Problem to solve:
The full listing below is to be written out exactly.

___

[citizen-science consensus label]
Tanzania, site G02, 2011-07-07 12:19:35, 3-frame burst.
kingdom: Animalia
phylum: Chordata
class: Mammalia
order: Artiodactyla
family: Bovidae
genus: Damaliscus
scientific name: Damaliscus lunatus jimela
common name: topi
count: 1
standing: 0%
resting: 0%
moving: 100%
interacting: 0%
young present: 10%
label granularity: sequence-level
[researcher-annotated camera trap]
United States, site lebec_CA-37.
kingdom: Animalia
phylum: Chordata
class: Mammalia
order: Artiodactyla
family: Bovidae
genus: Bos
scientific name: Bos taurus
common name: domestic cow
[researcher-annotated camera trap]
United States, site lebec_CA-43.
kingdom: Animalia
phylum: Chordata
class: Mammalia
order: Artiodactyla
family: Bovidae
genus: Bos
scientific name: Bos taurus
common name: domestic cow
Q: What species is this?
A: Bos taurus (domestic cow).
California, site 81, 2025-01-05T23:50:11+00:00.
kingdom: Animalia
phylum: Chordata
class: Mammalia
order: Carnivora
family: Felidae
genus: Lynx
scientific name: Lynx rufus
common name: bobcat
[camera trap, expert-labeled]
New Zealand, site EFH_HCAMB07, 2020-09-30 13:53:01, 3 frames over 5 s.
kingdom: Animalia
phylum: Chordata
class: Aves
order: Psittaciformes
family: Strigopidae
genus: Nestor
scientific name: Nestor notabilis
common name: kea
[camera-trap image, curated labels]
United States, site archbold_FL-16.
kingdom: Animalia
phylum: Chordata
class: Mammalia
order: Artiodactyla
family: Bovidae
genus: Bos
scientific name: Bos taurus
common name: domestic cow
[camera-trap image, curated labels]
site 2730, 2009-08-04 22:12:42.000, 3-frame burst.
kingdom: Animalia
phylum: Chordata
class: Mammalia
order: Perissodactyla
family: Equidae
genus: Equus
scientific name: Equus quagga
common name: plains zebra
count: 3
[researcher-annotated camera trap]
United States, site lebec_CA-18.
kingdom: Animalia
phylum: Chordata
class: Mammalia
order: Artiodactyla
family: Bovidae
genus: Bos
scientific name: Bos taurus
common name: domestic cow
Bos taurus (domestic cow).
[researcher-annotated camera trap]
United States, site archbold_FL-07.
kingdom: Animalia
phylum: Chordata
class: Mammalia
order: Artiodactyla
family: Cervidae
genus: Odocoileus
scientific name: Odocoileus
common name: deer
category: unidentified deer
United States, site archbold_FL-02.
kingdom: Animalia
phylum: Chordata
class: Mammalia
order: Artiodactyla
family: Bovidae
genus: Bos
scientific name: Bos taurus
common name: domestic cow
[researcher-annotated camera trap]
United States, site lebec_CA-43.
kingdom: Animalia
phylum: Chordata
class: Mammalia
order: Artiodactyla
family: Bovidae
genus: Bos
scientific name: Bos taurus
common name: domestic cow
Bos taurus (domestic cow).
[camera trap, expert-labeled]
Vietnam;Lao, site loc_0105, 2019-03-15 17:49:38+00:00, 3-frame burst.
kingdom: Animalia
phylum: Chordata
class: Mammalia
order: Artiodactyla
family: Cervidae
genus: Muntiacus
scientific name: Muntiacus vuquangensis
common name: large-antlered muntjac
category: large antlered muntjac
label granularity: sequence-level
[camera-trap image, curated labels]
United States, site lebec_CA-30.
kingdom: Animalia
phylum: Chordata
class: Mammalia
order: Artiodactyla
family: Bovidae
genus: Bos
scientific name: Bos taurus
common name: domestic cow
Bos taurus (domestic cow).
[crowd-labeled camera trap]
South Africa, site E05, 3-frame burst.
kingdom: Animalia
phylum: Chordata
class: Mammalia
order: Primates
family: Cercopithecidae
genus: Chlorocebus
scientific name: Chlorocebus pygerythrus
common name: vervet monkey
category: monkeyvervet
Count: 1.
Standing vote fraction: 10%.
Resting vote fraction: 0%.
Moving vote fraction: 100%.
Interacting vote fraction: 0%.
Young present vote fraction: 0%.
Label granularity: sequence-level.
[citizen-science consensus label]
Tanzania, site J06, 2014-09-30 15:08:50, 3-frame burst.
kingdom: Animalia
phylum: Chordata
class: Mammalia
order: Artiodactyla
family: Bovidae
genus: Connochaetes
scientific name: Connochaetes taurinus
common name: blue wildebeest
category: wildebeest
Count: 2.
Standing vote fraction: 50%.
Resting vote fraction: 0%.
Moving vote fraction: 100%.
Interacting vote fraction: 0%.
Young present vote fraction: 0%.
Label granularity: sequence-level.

___

Expected output:
[citizen-science consensus label]
Tanzania, site G02, 2011-07-07 12:19:35, 3-frame burst.
kingdom: Animalia
phylum: Chordata
class: Mammalia
order: Artiodactyla
family: Bovidae
genus: Damaliscus
scientific name: Damaliscus lunatus jimela
common name: topi
count: 1
standing: 0%
resting: 0%
moving: 100%
interacting: 0%
young present: 10%
label granularity: sequence-level
[researcher-annotated camera trap]
United States, site lebec_CA-37.
kingdom: Animalia
phylum: Chordata
class: Mammalia
order: Artiodactyla
family: Bovidae
genus: Bos
scientific name: Bos taurus
common name: domestic cow
[researcher-annotated camera trap]
United States, site lebec_CA-43.
kingdom: Animalia
phylum: Chordata
class: Mammalia
order: Artiodactyla
family: Bovidae
genus: Bos
scientific name: Bos taurus
common name: domestic cow
Q: What species is this?
A: Bos taurus (domestic cow).
California, site 81, 2025-01-05T23:50:11+00:00.
kingdom: Animalia
phylum: Chordata
class: Mammalia
order: Carnivora
family: Felidae
genus: Lynx
scientific name: Lynx rufus
common name: bobcat
[camera trap, expert-labeled]
New Zealand, site EFH_HCAMB07, 2020-09-30 13:53:01, 3 frames over 5 s.
kingdom: Animalia
phylum: Chordata
class: Aves
order: Psittaciformes
family: Strigopidae
genus: Nestor
scientific name: Nestor notabilis
common name: kea
[camera-trap image, curated labels]
United States, site archbold_FL-16.
kingdom: Animalia
phylum: Chordata
class: Mammalia
order: Artiodactyla
family: Bovidae
genus: Bos
scientific name: Bos taurus
common name: domestic cow
[camera-trap image, curated labels]
site 2730, 2009-08-04 22:12:42.000, 3-frame burst.
kingdom: Animalia
phylum: Chordata
class: Mammalia
order: Perissodactyla
family: Equidae
genus: Equus
scientific name: Equus quagga
common name: plains zebra
count: 3
[researcher-annotated camera trap]
United States, site lebec_CA-18.
kingdom: Animalia
phylum: Chordata
class: Mammalia
order: Artiodactyla
family: Bovidae
genus: Bos
scientific name: Bos taurus
common name: domestic cow
Bos taurus (domestic cow).
[researcher-annotated camera trap]
United States, site archbold_FL-07.
kingdom: Animalia
phylum: Chordata
class: Mammalia
order: Artiodactyla
family: Cervidae
genus: Odocoileus
scientific name: Odocoileus
common name: deer
category: unidentified deer
United States, site archbold_FL-02.
kingdom: Animalia
phylum: Chordata
class: Mammalia
order: Artiodactyla
family: Bovidae
genus: Bos
scientific name: Bos taurus
common name: domestic cow
[researcher-annotated camera trap]
United States, site lebec_CA-43.
kingdom: Animalia
phylum: Chordata
class: Mammalia
order: Artiodactyla
family: Bovidae
genus: Bos
scientific name: Bos taurus
common name: domestic cow
Bos taurus (domestic cow).
[camera trap, expert-labeled]
Vietnam;Lao, site loc_0105, 2019-03-15 17:49:38+00:00, 3-frame burst.
kingdom: Animalia
phylum: Chordata
class: Mammalia
order: Artiodactyla
family: Cervidae
genus: Muntiacus
scientific name: Muntiacus vuquangensis
common name: large-antlered muntjac
category: large antlered muntjac
label granularity: sequence-level
[camera-trap image, curated labels]
United States, site lebec_CA-30.
kingdom: Animalia
phylum: Chordata
class: Mammalia
order: Artiodactyla
family: Bovidae
genus: Bos
scientific name: Bos taurus
common name: domestic cow
Bos taurus (domestic cow).
[crowd-labeled camera trap]
South Africa, site E05, 3-frame burst.
kingdom: Animalia
phylum: Chordata
class: Mammalia
order: Primates
family: Cercopithecidae
genus: Chlorocebus
scientific name: Chlorocebus pygerythrus
common name: vervet monkey
category: monkeyvervet
Count: 1.
Standing vote fraction: 10%.
Resting vote fraction: 0%.
Moving vote fraction: 100%.
Interacting vote fraction: 0%.
Young present vote fraction: 0%.
Label granularity: sequence-level.
[citizen-science consensus label]
Tanzania, site J06, 2014-09-30 15:08:50, 3-frame burst.
kingdom: Animalia
phylum: Chordata
class: Mammalia
order: Artiodactyla
family: Bovidae
genus: Connochaetes
scientific name: Connochaetes taurinus
common name: blue wildebeest
category: wildebeest
Count: 2.
Standing vote fraction: 50%.
Resting vote fraction: 0%.
Moving vote fraction: 100%.
Interacting vote fraction: 0%.
Young present vote fraction: 0%.
Label granularity: sequence-level.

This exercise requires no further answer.